Besin saklama ve tüketme şekilleri yıllar içerisinde oluşurken gelişmeye ve değişmeye devam etmektedir. Fermente gıdalar çok eski tarihlerden bu yana hayatımızdadır. Hayatımıza ilk girme şekli; gıdayı uzun süre muhafaza edebilme ve gıdanın aromasını, tadını, kalitesini arttırmaktır. Fermantasyon işlemi gerçekleştirilen besinler hem gıdanın uzun süre saklanabilmesi hem de ana besinden farklı özellikte ürün oluşturmak amacıyla kullanılan en eski yöntemlerdendir. Fermente gıdalar bazı mikroorganizmaların kontrollü şekilde fermantasyon işlemi yapılmasıyla hazırlanan besinlerdir. Bu besinler; yoğurt, peynir, kefir, boza, tarhana, turşu gibi besinler fermente besinlerdendir.
Fermantasyon işlemi besinde değer kaybını önlemede ve uzun süre saklanabilmesi açısından oldukça önemlidir. Buna ek olarak fermantasyon işlemi gıdanın besleyiciliğini, probiyotik ve prebiyotik etkisini de arttırarak içeriğine de zenginlik katmaktadır. Probiyotik özelliğiyle beraber bağırsak florasının gelişimine ve insan sağlığına fayda sağlamaktadır. Prebiyotik özelliği ise sindirilmeyen lif içerikli besinlerdir, bağırsaklarda bulunan kolon bakterilerinin gelişimini olumlu yönde etkilemektedir aynı zamanda insan sağlığını da olumlu olarak etkilemektedir.
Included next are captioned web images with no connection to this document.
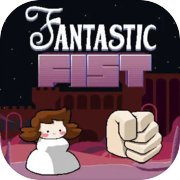 Fantastic Fist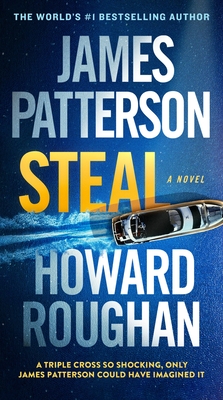 Steal (Instinct #3) By James Patterson, Howard Roughan, Jay Ben Markson (Read by) Cover Image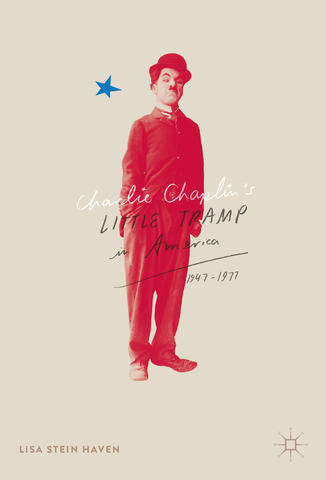 Charlie Chaplin’s Little Tramp in America, 1947–77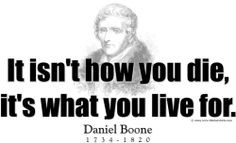 ThinkerShirts.com presents Daniel Boone and his famous quote 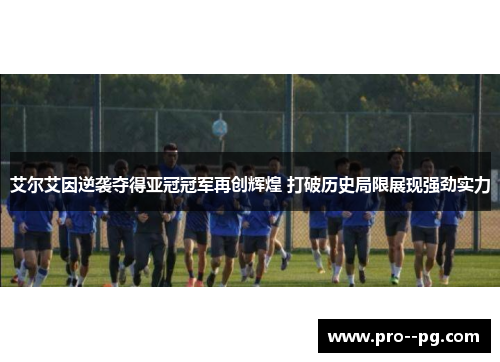 艾尔艾因逆袭夺得亚冠冠军再创辉煌 打破历史局限展现强劲实力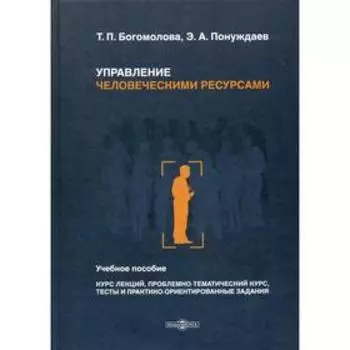 Управление человеческими ресурсами: Учебное пособие (курс лекций, проблемно-тематический курс, тесты и практико-ориентированные задания). Богомолова Т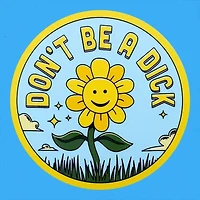 Don't Be A Dick Sticker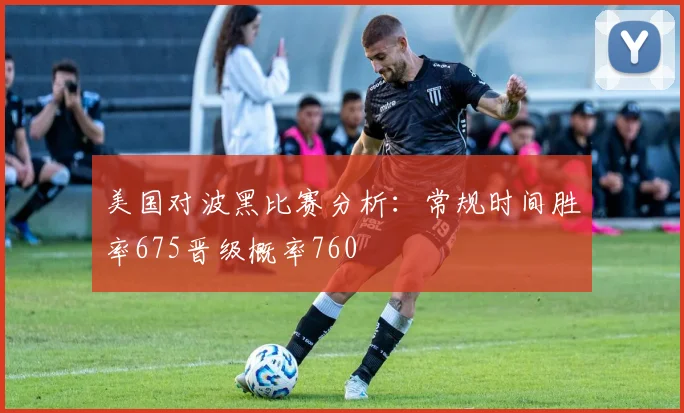 美国对波黑比赛分析：常规时间胜率675晋级概率760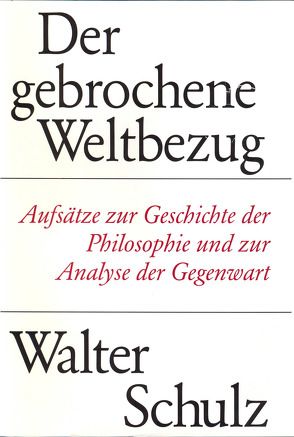 Der gebrochene Weltbezug von Schulz,  Walter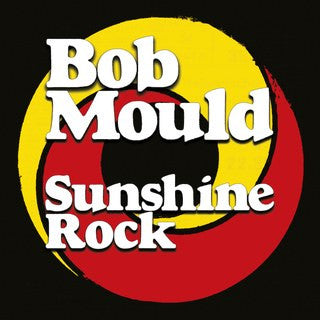 Bob Mould - Sunshine Rock (CD, Album)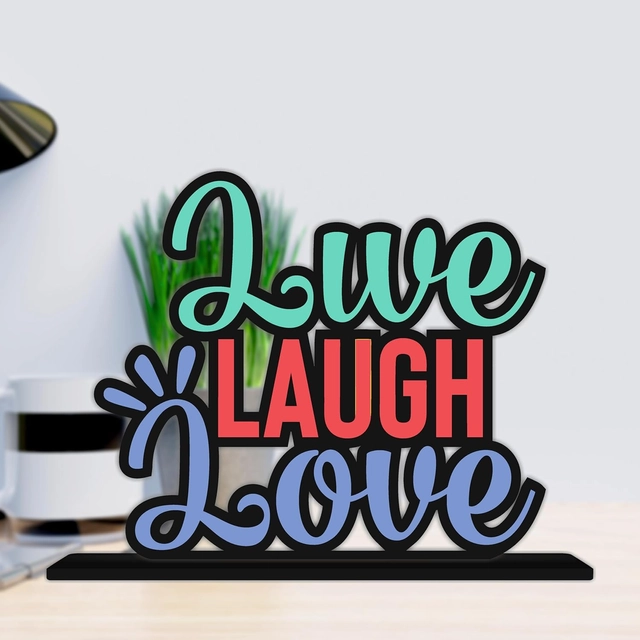 Live Laugh Love Inspirational Quote Decorative Motivational Desktop Showpiece (Multicolor)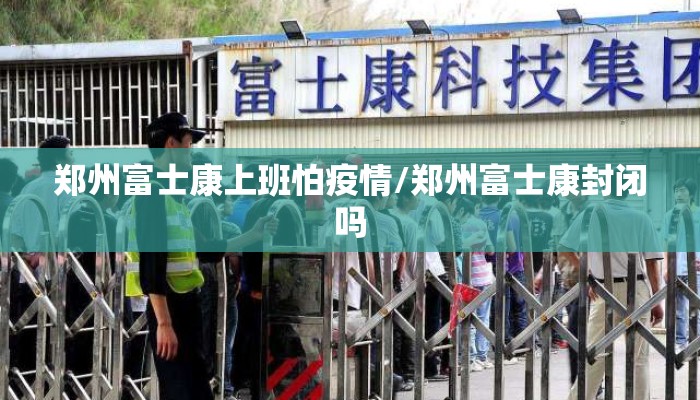 郑州富士康上班怕疫情/郑州富士康封闭吗
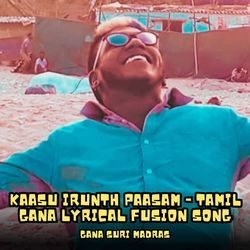 Kaasu Irunth Paasam  - Tamil Gana Lyrical Fusion Song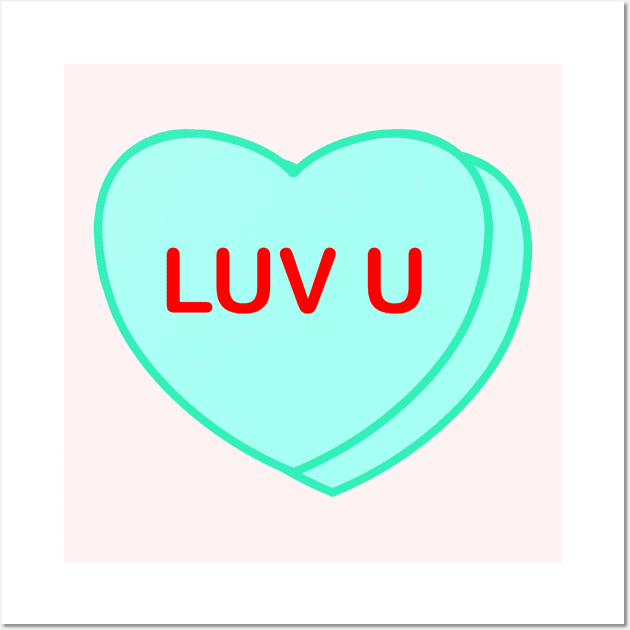 Conversation Heart: Luv U Wall Art by LetsOverThinkIt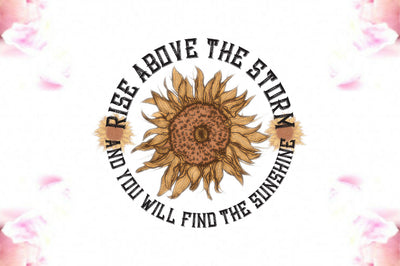 Sunflower Rise Above the Storm PNG Sublimation Jagonath Roy 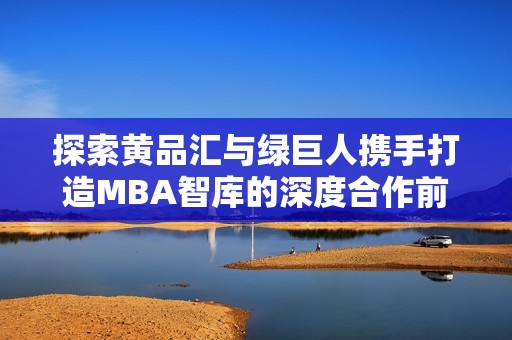 探索黄品汇与绿巨人携手打造MBA智库的深度合作前景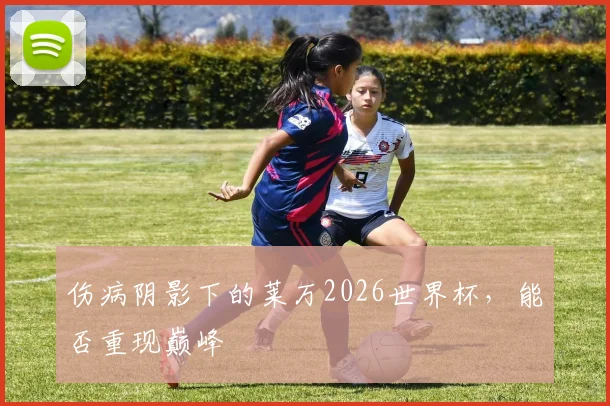 伤病阴影下的莱万2026世界杯，能否重现巅峰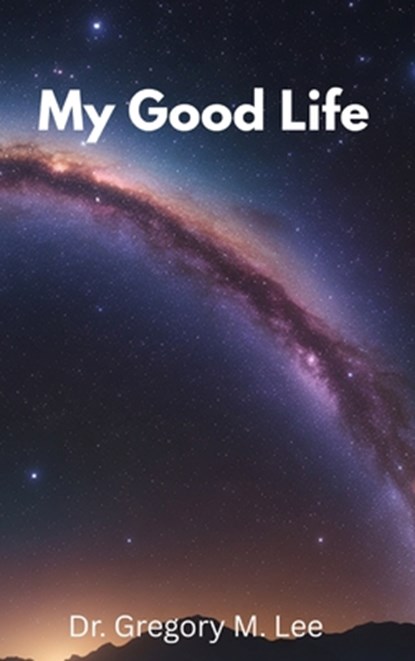 My Good Life, Gregory M. Lee - Gebonden - 9798295533457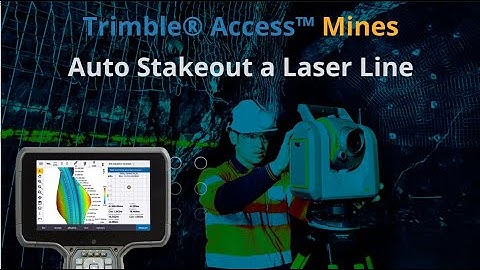 Laser Line Stakeout - Trimble Access Mines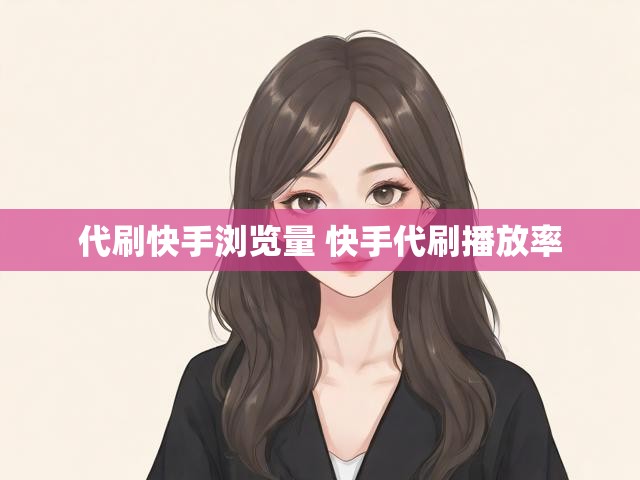 代刷快手浏览量 快手代刷播放率
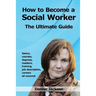How to Become a Social Worker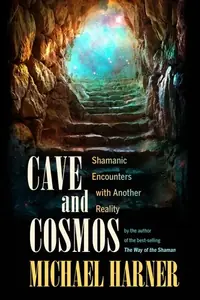 Cave and Cosmos: Shamanic Encounters with Another Reality — photo 2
Fermente gıdalar aynı zamanda besinlerin daha rahat tüketilmesine de katkı sağlamaktadır. Örneklendirmek gerekirse; laktoz intoleransına sahip birey süt tüketiminde sorun yaşarken fermantasyonu sonucu oluşan yoğurt, peynir, kefir, ayran gibi ürünleri tüketebilmektedir. Sütün fermantasyonu esnasında sütün içerisinde bulunan ve sindirilemeyen laktozun bir kısmı fermente edilir ve tüketim açısından kolaylık sağlamaktadır.
Fermente besinleri genel olarak değerlendirdiğimizde genel sağlığımız için fayda sağlamasının yanı sıra besinlerin ömrünü uzatma ve lezzet katma özelliği sebebiyle önemli bir aşamadır. Ancak faydalı olsa da bir süre sonra oluşabilecek küf, mitotoksin gibi durumlara dikkat edilmelidir.